* _STATED TASK_
Copy out the lines from the one containing "From the camera, at" to the one containing "24.2 meters", with both of those lines included, keeping them word for word.

* _Spatial relationship records_
>>>>

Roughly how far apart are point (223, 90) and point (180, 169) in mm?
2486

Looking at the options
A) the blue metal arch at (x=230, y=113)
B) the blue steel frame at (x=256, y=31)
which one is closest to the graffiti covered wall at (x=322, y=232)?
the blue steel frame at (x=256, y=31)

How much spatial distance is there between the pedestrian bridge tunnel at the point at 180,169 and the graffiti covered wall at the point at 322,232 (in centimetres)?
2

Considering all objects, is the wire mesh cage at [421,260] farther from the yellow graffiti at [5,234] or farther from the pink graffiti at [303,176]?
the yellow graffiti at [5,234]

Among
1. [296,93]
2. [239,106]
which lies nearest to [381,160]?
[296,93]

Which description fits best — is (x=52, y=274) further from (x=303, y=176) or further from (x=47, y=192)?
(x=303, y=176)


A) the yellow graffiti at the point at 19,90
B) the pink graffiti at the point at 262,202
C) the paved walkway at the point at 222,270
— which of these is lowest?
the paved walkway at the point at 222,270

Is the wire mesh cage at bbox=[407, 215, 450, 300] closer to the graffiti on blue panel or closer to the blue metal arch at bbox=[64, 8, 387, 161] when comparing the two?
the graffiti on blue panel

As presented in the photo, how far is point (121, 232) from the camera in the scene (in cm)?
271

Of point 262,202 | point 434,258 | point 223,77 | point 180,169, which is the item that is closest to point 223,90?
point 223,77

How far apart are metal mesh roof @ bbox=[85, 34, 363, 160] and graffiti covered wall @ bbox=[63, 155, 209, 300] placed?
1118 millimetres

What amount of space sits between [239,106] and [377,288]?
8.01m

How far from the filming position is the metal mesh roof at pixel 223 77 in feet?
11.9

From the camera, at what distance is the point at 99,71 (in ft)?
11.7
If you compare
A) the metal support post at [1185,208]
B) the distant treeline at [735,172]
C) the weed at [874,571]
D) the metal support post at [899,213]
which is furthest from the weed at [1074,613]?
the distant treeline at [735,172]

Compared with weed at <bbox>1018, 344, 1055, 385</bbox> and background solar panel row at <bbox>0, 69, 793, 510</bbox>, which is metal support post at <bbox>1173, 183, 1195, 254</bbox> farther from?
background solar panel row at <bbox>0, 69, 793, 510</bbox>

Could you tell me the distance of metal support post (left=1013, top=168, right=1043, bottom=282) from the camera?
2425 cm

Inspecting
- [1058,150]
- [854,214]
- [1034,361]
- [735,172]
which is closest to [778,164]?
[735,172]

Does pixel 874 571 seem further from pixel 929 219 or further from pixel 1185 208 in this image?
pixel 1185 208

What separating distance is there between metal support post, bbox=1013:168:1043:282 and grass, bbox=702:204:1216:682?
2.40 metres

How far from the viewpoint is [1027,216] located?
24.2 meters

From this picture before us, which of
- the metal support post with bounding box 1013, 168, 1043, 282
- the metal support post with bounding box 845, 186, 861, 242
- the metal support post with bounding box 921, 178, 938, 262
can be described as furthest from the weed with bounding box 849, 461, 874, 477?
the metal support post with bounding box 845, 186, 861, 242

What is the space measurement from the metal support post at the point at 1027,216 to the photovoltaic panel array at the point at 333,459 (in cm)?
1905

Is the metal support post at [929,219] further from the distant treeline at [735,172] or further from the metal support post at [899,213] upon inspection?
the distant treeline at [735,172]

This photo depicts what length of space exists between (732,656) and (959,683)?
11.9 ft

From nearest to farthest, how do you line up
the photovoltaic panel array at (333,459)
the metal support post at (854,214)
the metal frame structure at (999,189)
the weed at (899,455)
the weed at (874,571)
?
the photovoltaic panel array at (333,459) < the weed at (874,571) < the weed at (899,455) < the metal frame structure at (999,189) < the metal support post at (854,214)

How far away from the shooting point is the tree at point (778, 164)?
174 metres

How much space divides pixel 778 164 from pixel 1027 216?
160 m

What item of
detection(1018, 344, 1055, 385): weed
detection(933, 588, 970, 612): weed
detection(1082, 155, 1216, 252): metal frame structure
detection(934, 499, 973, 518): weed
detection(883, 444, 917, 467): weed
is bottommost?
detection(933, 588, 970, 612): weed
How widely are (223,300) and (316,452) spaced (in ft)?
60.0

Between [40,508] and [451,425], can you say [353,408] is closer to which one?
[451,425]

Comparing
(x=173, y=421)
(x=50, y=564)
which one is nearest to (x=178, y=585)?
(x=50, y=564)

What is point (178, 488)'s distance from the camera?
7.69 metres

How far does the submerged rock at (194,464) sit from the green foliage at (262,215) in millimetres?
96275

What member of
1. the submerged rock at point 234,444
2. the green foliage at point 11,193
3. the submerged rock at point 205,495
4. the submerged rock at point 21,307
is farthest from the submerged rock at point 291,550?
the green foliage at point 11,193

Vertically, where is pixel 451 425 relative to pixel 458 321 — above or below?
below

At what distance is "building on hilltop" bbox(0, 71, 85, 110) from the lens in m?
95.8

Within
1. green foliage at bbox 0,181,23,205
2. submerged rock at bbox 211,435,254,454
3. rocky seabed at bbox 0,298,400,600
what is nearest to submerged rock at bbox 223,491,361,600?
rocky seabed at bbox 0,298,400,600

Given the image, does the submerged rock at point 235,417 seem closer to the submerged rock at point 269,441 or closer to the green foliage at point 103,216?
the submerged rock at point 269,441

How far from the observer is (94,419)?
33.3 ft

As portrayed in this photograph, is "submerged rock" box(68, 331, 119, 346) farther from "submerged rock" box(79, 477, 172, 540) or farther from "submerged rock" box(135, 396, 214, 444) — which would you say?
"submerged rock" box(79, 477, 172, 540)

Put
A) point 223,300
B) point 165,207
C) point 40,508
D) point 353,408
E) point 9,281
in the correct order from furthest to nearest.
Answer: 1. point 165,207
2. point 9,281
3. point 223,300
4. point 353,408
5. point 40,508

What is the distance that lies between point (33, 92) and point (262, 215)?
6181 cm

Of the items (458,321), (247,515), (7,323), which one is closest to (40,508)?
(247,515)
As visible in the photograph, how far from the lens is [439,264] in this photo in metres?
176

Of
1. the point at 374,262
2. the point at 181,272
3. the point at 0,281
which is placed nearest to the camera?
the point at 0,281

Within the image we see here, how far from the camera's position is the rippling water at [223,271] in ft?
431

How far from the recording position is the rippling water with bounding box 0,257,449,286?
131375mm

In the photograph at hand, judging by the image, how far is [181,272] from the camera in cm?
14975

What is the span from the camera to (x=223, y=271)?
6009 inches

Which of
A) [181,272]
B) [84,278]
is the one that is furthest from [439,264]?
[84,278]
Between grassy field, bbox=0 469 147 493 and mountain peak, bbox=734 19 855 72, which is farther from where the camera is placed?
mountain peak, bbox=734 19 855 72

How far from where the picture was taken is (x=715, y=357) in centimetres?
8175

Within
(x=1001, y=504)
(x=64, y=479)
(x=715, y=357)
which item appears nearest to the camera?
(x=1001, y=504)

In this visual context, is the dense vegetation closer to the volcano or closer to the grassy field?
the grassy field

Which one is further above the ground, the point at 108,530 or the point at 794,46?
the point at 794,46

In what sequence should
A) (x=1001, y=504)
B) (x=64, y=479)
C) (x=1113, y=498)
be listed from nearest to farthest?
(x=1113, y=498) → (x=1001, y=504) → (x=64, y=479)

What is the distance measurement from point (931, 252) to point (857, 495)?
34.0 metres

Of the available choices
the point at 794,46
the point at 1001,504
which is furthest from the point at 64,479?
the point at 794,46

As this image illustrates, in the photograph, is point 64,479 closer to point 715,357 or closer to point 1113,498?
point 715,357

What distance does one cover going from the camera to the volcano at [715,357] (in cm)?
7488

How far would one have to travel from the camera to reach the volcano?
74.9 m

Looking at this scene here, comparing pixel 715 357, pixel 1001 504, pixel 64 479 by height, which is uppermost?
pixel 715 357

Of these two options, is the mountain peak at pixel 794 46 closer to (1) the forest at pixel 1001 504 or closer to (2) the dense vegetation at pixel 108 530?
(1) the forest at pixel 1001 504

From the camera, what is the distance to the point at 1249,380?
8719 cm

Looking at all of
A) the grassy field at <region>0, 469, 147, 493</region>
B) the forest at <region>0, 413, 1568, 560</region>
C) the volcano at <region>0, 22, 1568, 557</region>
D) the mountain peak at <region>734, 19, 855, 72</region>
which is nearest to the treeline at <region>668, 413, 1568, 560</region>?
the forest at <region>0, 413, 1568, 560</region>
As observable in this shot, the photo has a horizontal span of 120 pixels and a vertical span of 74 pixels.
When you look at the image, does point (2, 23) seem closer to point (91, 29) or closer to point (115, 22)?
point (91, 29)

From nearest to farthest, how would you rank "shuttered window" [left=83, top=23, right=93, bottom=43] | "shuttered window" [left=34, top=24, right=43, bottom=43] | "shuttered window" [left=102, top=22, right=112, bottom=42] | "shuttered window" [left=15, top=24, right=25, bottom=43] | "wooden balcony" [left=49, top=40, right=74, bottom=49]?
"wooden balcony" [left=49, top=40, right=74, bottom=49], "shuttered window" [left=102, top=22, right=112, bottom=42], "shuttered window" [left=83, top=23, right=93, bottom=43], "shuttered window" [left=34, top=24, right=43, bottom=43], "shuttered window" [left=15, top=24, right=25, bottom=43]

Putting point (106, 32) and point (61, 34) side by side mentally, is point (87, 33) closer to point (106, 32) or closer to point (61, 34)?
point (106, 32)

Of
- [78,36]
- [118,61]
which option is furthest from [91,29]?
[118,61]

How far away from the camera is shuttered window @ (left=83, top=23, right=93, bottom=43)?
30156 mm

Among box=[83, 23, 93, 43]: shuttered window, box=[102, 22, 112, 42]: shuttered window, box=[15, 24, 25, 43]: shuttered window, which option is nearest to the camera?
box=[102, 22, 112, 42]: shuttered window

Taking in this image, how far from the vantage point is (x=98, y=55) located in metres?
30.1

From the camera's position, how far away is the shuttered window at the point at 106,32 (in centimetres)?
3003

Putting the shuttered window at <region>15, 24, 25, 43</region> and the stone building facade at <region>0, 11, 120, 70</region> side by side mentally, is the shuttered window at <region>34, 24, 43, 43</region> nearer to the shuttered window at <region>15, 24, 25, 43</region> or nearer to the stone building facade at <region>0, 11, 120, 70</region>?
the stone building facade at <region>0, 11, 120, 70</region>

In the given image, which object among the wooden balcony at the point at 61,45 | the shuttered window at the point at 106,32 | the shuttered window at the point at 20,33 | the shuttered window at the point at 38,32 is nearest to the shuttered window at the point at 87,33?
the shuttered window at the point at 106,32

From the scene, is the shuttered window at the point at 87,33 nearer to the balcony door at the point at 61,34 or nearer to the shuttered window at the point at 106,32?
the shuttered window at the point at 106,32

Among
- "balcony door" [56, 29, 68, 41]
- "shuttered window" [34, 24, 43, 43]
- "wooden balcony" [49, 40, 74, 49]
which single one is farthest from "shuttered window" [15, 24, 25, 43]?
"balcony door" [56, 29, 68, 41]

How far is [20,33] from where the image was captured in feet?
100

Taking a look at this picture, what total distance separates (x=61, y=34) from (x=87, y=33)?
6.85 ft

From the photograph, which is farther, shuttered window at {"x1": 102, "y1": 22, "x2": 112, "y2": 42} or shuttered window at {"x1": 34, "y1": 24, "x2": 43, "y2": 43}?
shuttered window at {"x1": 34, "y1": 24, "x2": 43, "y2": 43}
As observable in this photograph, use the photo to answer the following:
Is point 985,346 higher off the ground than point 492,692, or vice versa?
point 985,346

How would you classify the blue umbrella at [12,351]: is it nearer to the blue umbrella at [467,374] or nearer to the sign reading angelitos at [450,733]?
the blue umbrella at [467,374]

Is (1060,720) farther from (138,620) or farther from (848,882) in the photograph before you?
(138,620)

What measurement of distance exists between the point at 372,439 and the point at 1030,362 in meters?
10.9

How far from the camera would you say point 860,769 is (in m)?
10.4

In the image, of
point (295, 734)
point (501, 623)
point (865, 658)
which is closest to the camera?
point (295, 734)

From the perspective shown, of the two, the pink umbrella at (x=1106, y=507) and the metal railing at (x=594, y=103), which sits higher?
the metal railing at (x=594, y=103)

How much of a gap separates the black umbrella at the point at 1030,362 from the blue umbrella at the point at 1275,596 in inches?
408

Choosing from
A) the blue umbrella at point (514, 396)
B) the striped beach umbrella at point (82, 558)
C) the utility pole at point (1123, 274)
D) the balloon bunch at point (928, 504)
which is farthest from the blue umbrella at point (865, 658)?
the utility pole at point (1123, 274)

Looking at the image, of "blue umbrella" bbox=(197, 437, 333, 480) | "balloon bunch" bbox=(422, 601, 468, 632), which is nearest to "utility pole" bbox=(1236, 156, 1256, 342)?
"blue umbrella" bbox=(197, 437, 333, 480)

<<<<

* _CORRECT RESULT_
From the camera, at what distance is the point at 99,71 (in ft)?
11.7
If you compare
A) the metal support post at [1185,208]
B) the distant treeline at [735,172]
C) the weed at [874,571]
D) the metal support post at [899,213]
which is furthest from the weed at [1074,613]?
the distant treeline at [735,172]

Compared with weed at <bbox>1018, 344, 1055, 385</bbox> and background solar panel row at <bbox>0, 69, 793, 510</bbox>, which is metal support post at <bbox>1173, 183, 1195, 254</bbox> farther from?
background solar panel row at <bbox>0, 69, 793, 510</bbox>

Could you tell me the distance of metal support post (left=1013, top=168, right=1043, bottom=282) from the camera?
2425 cm

Inspecting
- [1058,150]
- [854,214]
- [1034,361]
- [735,172]
which is closest to [778,164]?
[735,172]

Does pixel 874 571 seem further from pixel 929 219 or further from pixel 1185 208 in this image?
pixel 1185 208

What separating distance is there between metal support post, bbox=1013:168:1043:282 and grass, bbox=702:204:1216:682?
2.40 metres

How far from the viewpoint is [1027,216] located?
24.2 meters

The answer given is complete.